Fixiert auf Sexualität?
In der Diskussion scheint die katholische Kirche einmal mehr auf das Thema Sexualität fixiert zu sein. Auch Steuerhinterziehung, Vorteilsnahme im Amt, unchristliches Verhalten im Arbeits- und Wirtschaftsleben, Verleumdung, etc. sind eine Vielzahl von Handlungen, die nicht mit Lehre und Ordnung der Kirche in Einklang zu bringen sind. Einige Unterstützer von Florian Stangl wagen zu bezweifeln dass die Kirche auch bei allen anderen Pfarrgemeinderäten genauso gewissenhaft prüft und allen „Vergehen“ nachgeht, wie beim Thema Homosexualität. Sie halten den Schluss für unzulässig, ein Katholik, der eine eingetragene Partnerschaft eingeht, würde sich dadurch nicht mehr zu Glaubenslehre und Ordnung der Kirche bekennen.
Diskussion online
In einschlägigen Onlineforen wird heftig diskutiert: „Bei strenger Auslegung der Wahlordnung müsste man noch eine Reihe anderer Personengruppen grundsätzlich vom passiven Wahlrecht ausnehmen: Wiederverheiratete Geschiedene, unverheiratet Zusammenlebende, Unverheiratete, die Sex vor der Ehe praktizieren. Warum wird ausgerechnet im Fall einer eingetragenen Partnerschaft dieser Passus bemüht, der in den anderen Fällen offenbar nicht von Belang ist?“, ist in einer Facebook-Diskussion zu lesen.

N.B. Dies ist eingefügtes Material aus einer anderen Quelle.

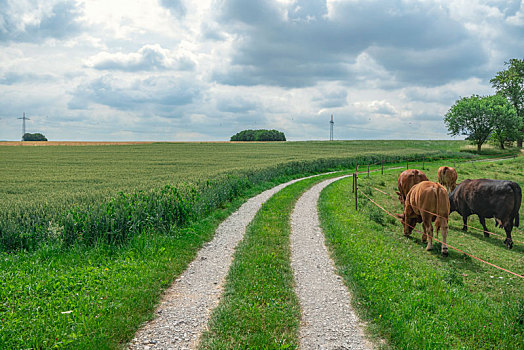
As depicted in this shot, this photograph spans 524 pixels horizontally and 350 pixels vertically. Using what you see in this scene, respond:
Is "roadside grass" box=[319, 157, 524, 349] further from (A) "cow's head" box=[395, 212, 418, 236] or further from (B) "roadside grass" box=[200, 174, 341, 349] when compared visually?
(B) "roadside grass" box=[200, 174, 341, 349]

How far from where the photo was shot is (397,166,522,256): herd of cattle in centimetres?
1125


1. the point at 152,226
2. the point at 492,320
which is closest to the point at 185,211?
the point at 152,226

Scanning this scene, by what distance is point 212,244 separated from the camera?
12.1 metres

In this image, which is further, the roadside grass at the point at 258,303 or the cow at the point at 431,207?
the cow at the point at 431,207

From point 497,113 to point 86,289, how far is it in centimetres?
8131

Die Glaubwürdigkeit steht auf dem Spiel
Hans Peter Hurka von "Wir sind Kirche" sieht die Glaubwürdigkeit der Kirche auf dem Spiel. "Die kirchlichen Leitungsverantwortlichen sind aufgerufen, das kirchliche Leben zu fördern und es nicht zu behindern oder gar zu zerstören. "Wir sind Kirche" fordert von Kardinal Schönborn "ein Hirtenwort das die Würde des Menschen achtet und am Geist des Evangeliums orientiert ist".
Pfarrgemeinderat will abwarten
Weniger fordernd und streitbar ist Gerhard Wolfram. Er ist der noch im Amt befindliche stellvertretende Pfarrgemeinderats-Vorsitzende von Stützenhofen. Im Gespräch mit religion.ORF.at betont er, dass der Pfarrgemeinderat die Entscheidung des Bischofs von Wien in jedem Fall akzeptieren werde. Sei es für oder auch gegen Florian Stangl.